_WHAT IS REQUIRED_: Copy each record exactly as it reads, leaving out any pictures it holds.

_SOURCE RECORDS_:
[START]
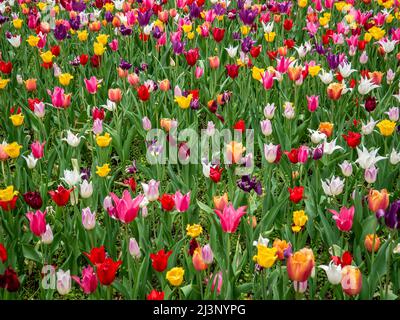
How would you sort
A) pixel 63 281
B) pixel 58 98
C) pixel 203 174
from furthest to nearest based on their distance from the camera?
pixel 58 98
pixel 203 174
pixel 63 281

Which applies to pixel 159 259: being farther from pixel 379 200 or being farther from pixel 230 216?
pixel 379 200

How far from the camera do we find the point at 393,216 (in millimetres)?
2055

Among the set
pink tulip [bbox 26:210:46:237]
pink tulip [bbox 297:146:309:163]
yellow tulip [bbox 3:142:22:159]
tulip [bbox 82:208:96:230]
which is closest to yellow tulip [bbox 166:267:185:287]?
tulip [bbox 82:208:96:230]

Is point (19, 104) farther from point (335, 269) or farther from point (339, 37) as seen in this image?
point (335, 269)

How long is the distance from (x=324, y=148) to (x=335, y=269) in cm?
114

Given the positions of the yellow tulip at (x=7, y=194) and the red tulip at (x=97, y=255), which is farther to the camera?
the yellow tulip at (x=7, y=194)

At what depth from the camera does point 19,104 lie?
175 inches

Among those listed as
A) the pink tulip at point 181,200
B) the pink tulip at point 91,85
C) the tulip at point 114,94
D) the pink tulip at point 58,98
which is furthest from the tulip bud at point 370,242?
the pink tulip at point 91,85

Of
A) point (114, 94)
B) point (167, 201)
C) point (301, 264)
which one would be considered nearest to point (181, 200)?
point (167, 201)

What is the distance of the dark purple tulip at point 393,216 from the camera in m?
2.05

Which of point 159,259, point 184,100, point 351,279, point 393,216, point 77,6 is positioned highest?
point 77,6

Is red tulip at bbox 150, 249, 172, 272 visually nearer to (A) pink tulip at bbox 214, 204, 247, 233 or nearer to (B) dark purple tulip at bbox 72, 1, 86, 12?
(A) pink tulip at bbox 214, 204, 247, 233

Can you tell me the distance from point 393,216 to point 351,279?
29cm

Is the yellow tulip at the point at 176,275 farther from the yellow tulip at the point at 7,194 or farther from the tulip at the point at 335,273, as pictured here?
the yellow tulip at the point at 7,194
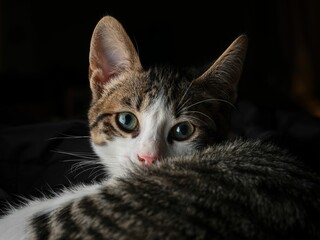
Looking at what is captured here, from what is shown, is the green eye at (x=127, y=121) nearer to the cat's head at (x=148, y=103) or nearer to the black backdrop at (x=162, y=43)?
the cat's head at (x=148, y=103)

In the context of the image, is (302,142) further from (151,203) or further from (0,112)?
(0,112)

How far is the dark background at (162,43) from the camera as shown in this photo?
12.0 ft

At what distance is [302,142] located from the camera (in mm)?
1732

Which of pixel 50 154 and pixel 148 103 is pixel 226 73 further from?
pixel 50 154

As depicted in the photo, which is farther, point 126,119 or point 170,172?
point 126,119

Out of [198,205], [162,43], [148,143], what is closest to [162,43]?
[162,43]

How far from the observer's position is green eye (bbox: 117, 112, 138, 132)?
1.39 m

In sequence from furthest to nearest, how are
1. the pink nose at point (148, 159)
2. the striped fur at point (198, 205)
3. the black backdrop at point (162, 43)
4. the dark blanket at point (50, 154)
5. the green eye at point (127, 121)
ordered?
the black backdrop at point (162, 43), the dark blanket at point (50, 154), the green eye at point (127, 121), the pink nose at point (148, 159), the striped fur at point (198, 205)

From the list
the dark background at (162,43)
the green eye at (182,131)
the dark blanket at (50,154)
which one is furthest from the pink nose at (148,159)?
the dark background at (162,43)

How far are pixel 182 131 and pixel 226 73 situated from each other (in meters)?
0.27

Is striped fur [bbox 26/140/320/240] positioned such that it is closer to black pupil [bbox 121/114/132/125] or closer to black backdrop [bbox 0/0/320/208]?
black pupil [bbox 121/114/132/125]

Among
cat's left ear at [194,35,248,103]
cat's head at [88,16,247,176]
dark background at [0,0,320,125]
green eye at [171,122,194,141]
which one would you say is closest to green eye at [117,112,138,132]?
cat's head at [88,16,247,176]

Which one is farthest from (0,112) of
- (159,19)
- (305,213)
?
(159,19)

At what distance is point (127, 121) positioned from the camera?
4.60 ft
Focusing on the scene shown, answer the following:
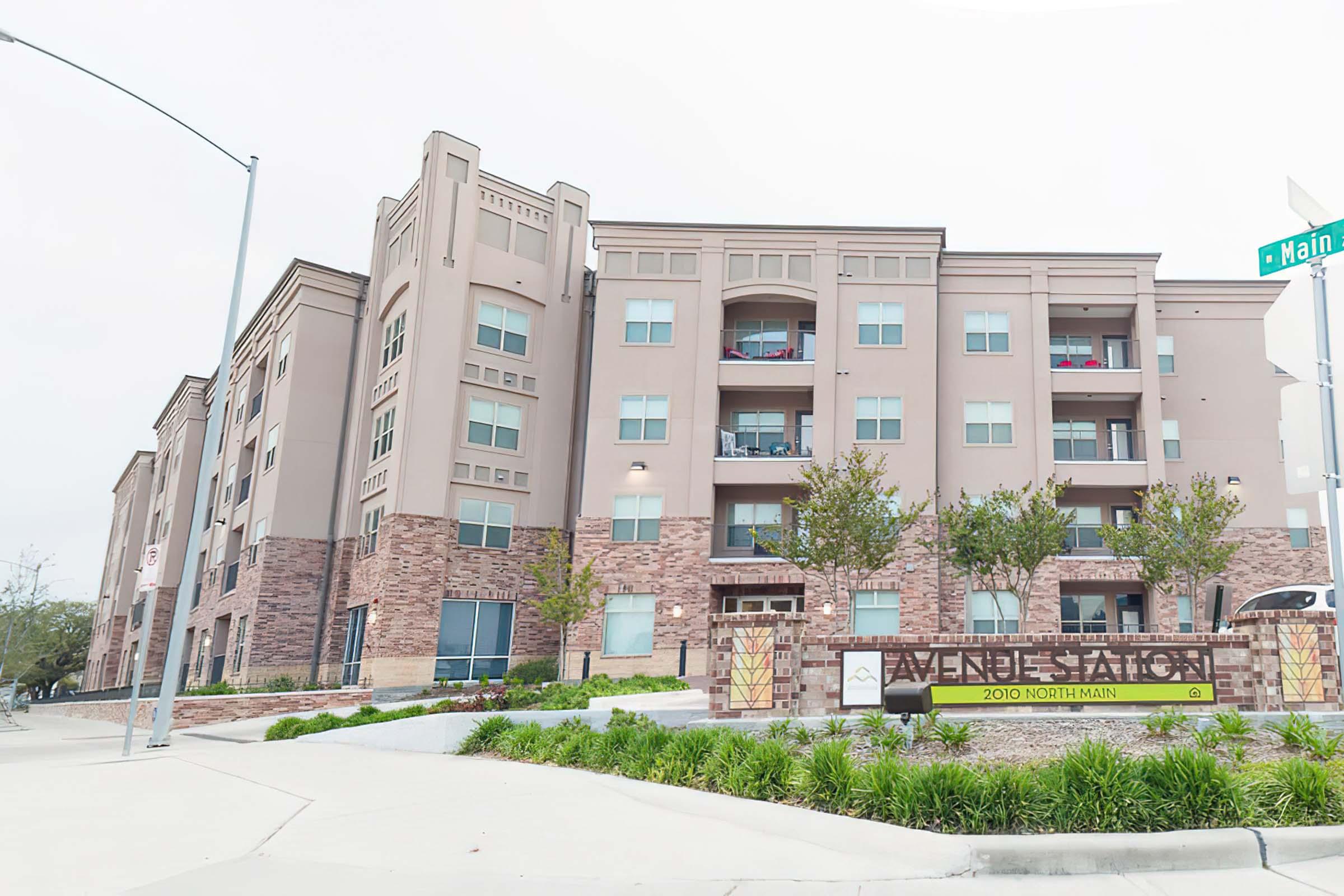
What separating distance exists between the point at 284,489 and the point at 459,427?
7.72 metres

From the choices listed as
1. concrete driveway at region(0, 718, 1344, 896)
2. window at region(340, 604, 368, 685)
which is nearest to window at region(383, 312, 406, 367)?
window at region(340, 604, 368, 685)

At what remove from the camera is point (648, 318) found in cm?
3194

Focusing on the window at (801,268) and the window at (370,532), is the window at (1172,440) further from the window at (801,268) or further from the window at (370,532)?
the window at (370,532)

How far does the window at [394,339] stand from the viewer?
3192 centimetres

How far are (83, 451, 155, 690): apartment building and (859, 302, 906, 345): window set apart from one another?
142 ft

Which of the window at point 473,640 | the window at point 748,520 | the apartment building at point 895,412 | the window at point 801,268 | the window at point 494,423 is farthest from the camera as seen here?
the window at point 801,268

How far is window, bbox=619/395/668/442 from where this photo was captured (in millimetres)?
31172

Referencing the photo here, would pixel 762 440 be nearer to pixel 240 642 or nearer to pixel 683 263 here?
pixel 683 263

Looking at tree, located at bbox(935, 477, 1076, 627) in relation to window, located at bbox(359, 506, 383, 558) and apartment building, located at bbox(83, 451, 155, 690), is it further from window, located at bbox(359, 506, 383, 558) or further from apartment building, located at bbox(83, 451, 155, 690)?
apartment building, located at bbox(83, 451, 155, 690)

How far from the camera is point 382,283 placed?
3419cm

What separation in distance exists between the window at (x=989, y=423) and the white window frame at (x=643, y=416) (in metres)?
9.42

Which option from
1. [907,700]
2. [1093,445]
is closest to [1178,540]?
[1093,445]

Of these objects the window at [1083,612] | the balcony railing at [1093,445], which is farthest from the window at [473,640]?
the balcony railing at [1093,445]

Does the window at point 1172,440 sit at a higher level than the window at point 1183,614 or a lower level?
higher
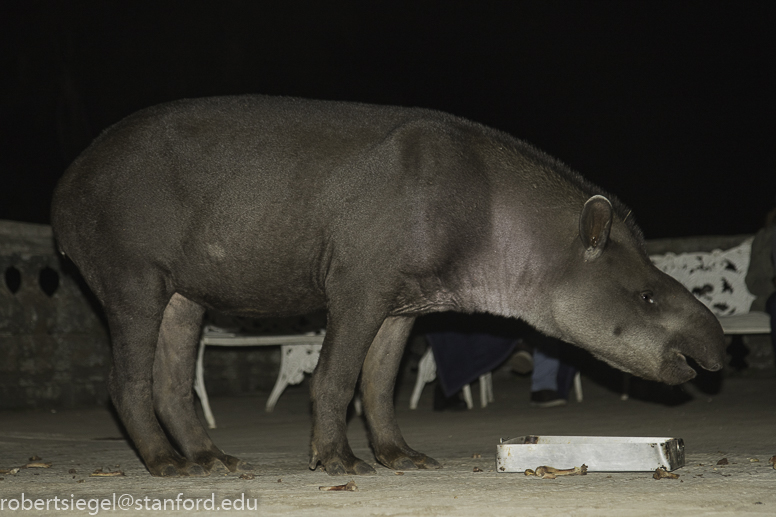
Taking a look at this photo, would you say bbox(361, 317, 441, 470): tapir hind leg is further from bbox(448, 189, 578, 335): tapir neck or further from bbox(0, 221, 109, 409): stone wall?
bbox(0, 221, 109, 409): stone wall

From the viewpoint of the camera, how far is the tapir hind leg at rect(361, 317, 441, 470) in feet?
12.7

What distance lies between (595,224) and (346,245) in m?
1.07

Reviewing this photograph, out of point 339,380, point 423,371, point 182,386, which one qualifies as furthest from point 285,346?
point 339,380

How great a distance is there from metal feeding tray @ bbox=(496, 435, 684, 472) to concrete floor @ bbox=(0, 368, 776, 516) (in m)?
0.05

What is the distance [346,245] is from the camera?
3.69 m

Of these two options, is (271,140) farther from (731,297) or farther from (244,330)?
(731,297)

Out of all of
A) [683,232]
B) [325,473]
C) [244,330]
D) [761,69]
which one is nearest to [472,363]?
[244,330]

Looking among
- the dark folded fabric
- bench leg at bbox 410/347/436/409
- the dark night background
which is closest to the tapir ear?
the dark folded fabric

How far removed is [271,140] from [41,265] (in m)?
4.09

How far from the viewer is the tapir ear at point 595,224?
3.69 metres

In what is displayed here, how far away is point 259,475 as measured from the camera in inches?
144

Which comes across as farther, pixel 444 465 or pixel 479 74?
pixel 479 74

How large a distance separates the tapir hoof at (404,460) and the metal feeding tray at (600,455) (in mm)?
408

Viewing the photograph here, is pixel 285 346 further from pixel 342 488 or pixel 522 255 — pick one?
pixel 342 488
[END]
_ANSWER TO THIS EXERCISE_:
How would you sort
A) pixel 63 281
B) pixel 58 98
C) pixel 203 174
from furthest to nearest based on their distance from the camera?
pixel 58 98
pixel 203 174
pixel 63 281

Which applies to pixel 159 259: being farther from pixel 379 200 or being farther from pixel 230 216?
pixel 379 200

How far from the camera do we find the point at 393,216 (in millimetres)?
2055

Among the set
pink tulip [bbox 26:210:46:237]
pink tulip [bbox 297:146:309:163]
yellow tulip [bbox 3:142:22:159]
tulip [bbox 82:208:96:230]
which is closest to yellow tulip [bbox 166:267:185:287]?
tulip [bbox 82:208:96:230]

Is point (19, 104) farther from point (335, 269) or farther from point (339, 37) as seen in this image?
point (335, 269)

How long is the distance from (x=324, y=148) to (x=335, y=269) in cm?
114

Given the positions of the yellow tulip at (x=7, y=194) and the red tulip at (x=97, y=255), which is farther to the camera?
the yellow tulip at (x=7, y=194)

At what depth from the camera does point 19,104 lie?
175 inches

Among those listed as
A) the pink tulip at point 181,200
B) the pink tulip at point 91,85
C) the tulip at point 114,94
D) the pink tulip at point 58,98
which is furthest from the tulip bud at point 370,242?
the pink tulip at point 91,85

Of
A) point (114, 94)
B) point (167, 201)
C) point (301, 264)
which one would be considered nearest to point (181, 200)?
point (167, 201)

What is the distance of the dark purple tulip at point 393,216 from the camera in m?
2.05

Which of point 159,259, point 184,100, point 351,279, point 393,216, point 77,6 is positioned highest?
point 77,6

Is red tulip at bbox 150, 249, 172, 272 visually nearer to (A) pink tulip at bbox 214, 204, 247, 233 or nearer to (B) dark purple tulip at bbox 72, 1, 86, 12?
(A) pink tulip at bbox 214, 204, 247, 233

Can you tell me the distance from point 393,216 to point 351,279?
29cm

Is the yellow tulip at the point at 176,275 farther from the yellow tulip at the point at 7,194 or farther from the tulip at the point at 335,273, as pictured here?
the yellow tulip at the point at 7,194
Looking at what is captured here, from what is shown, is the green eye at (x=127, y=121) nearer to the cat's head at (x=148, y=103) or nearer to the black backdrop at (x=162, y=43)?
the cat's head at (x=148, y=103)

In the context of the image, is (302,142) further from (151,203) or further from (0,112)?
(0,112)

How far is the dark background at (162,43) from the camera as shown in this photo?
12.0 ft

At what distance is [302,142] located from the camera (in mm)?
1732

Which of pixel 50 154 and pixel 148 103 is pixel 226 73 further from?
pixel 50 154

As depicted in the photo, which is farther, point 126,119 or point 170,172?
point 126,119

Out of [198,205], [162,43], [148,143], what is closest to [162,43]?
[162,43]

How far from the observer's position is green eye (bbox: 117, 112, 138, 132)?
1.39 m

In sequence from furthest to nearest, how are
1. the pink nose at point (148, 159)
2. the striped fur at point (198, 205)
3. the black backdrop at point (162, 43)
4. the dark blanket at point (50, 154)
5. the green eye at point (127, 121)
ordered?
the black backdrop at point (162, 43), the dark blanket at point (50, 154), the green eye at point (127, 121), the pink nose at point (148, 159), the striped fur at point (198, 205)

From the list
the dark background at (162,43)
the green eye at (182,131)
the dark blanket at (50,154)
which one is furthest from the pink nose at (148,159)?
the dark background at (162,43)

How far are pixel 182 131 and pixel 226 73 situated from each other (in meters)?
0.27

Is striped fur [bbox 26/140/320/240] positioned such that it is closer to black pupil [bbox 121/114/132/125] or closer to black backdrop [bbox 0/0/320/208]?
black pupil [bbox 121/114/132/125]

Among
cat's left ear at [194,35,248,103]
cat's head at [88,16,247,176]
dark background at [0,0,320,125]
green eye at [171,122,194,141]
which one would you say is closest to green eye at [117,112,138,132]?
cat's head at [88,16,247,176]

Which one is farthest from (0,112) of
- (159,19)
- (305,213)
?
(159,19)

At what distance is point (127, 121) positioned from the camera?
4.60 ft
Focusing on the scene shown, answer the following:
What separating distance exists between the point at 284,489 and the point at 459,427?
7.72 metres

From the choices listed as
1. concrete driveway at region(0, 718, 1344, 896)
2. window at region(340, 604, 368, 685)
which is nearest to window at region(383, 312, 406, 367)?
window at region(340, 604, 368, 685)

At what remove from the camera is point (648, 318) found in cm?
3194

Focusing on the window at (801,268) and the window at (370,532), is the window at (1172,440) further from the window at (801,268) or further from the window at (370,532)?
the window at (370,532)

How far does the window at [394,339] stand from the viewer?
3192 centimetres

How far are (83, 451, 155, 690): apartment building and (859, 302, 906, 345): window set apart from one another?
142 ft

Which of the window at point 473,640 | the window at point 748,520 | the apartment building at point 895,412 | the window at point 801,268 | the window at point 494,423 is farthest from the camera as seen here?
the window at point 801,268

How far is window, bbox=619/395/668/442 from where this photo was captured (in millimetres)?
31172

Referencing the photo here, would pixel 762 440 be nearer to pixel 240 642 or nearer to pixel 683 263 here?
pixel 683 263

Looking at tree, located at bbox(935, 477, 1076, 627) in relation to window, located at bbox(359, 506, 383, 558) and apartment building, located at bbox(83, 451, 155, 690), is it further from window, located at bbox(359, 506, 383, 558) or further from apartment building, located at bbox(83, 451, 155, 690)?
apartment building, located at bbox(83, 451, 155, 690)

How far from the camera is point 382,283 placed?
3419cm

What separation in distance exists between the window at (x=989, y=423) and the white window frame at (x=643, y=416) (in metres)?
9.42

Which option from
1. [907,700]
2. [1093,445]
is closest to [1178,540]?
[1093,445]

Of these objects the window at [1083,612] | the balcony railing at [1093,445], which is farthest from the window at [473,640]?
the balcony railing at [1093,445]

Does the window at point 1172,440 sit at a higher level than the window at point 1183,614 or a lower level?
higher
Taking a look at this photo, would you say bbox(361, 317, 441, 470): tapir hind leg is further from bbox(448, 189, 578, 335): tapir neck or further from bbox(0, 221, 109, 409): stone wall?
bbox(0, 221, 109, 409): stone wall

From the viewpoint of the camera, how far is the tapir hind leg at rect(361, 317, 441, 470) in feet?
12.7

What distance lies between (595,224) and (346,245) in m?
1.07

Reviewing this photograph, out of point 339,380, point 423,371, point 182,386, which one qualifies as furthest from point 285,346?
point 339,380

How great a distance is there from metal feeding tray @ bbox=(496, 435, 684, 472) to concrete floor @ bbox=(0, 368, 776, 516) (in m)?
0.05

What is the distance [346,245] is from the camera?
3.69 m

Of these two options, is (271,140) farther from (731,297) or farther from (244,330)?
(731,297)

Out of all of
A) [683,232]
B) [325,473]
C) [244,330]
D) [761,69]
which one is nearest to [472,363]?
[244,330]

Looking among
- the dark folded fabric
- bench leg at bbox 410/347/436/409
- the dark night background
which is closest to the tapir ear?
the dark folded fabric

How far removed is [271,140] from [41,265] (in m)?
4.09

How far from the viewer is the tapir ear at point 595,224?
3.69 metres

In what is displayed here, how far away is point 259,475 as measured from the camera in inches?
144

Which comes across as farther, pixel 444 465 or pixel 479 74?
pixel 479 74

How large a distance separates the tapir hoof at (404,460) and the metal feeding tray at (600,455) (in mm)?
408

Viewing the photograph here, is pixel 285 346 further from pixel 342 488 or pixel 522 255 — pick one?
pixel 342 488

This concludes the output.